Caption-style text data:

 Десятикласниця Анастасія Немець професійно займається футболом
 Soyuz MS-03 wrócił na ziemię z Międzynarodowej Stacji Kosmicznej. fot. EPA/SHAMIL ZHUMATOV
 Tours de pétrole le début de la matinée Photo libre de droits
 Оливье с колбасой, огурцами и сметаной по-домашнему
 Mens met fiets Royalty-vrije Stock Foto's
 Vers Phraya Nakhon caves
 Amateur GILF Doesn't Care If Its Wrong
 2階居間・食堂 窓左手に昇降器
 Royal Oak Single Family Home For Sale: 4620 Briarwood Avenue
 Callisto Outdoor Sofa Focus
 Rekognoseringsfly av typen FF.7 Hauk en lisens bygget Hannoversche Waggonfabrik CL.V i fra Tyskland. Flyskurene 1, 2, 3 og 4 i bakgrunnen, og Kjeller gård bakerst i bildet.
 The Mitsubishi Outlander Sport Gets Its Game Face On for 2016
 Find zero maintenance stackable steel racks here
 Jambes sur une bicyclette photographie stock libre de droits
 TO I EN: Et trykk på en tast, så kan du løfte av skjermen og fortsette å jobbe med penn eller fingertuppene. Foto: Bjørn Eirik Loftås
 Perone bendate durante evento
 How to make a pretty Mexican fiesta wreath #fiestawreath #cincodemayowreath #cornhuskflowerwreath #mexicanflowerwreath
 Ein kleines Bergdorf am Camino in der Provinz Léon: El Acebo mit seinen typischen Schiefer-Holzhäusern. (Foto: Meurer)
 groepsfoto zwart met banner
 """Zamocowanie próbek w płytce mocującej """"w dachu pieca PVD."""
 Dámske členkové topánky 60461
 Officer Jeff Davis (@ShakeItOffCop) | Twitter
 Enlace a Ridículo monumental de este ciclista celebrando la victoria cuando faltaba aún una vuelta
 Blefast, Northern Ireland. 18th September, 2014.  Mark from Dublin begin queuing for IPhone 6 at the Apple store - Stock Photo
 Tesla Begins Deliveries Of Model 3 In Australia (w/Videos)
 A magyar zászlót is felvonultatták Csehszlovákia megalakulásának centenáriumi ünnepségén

**ACTIVITY:** Using the entries above, determine how many lines include the string "libre" and write only that number.

**TASK OUTPUT:** 2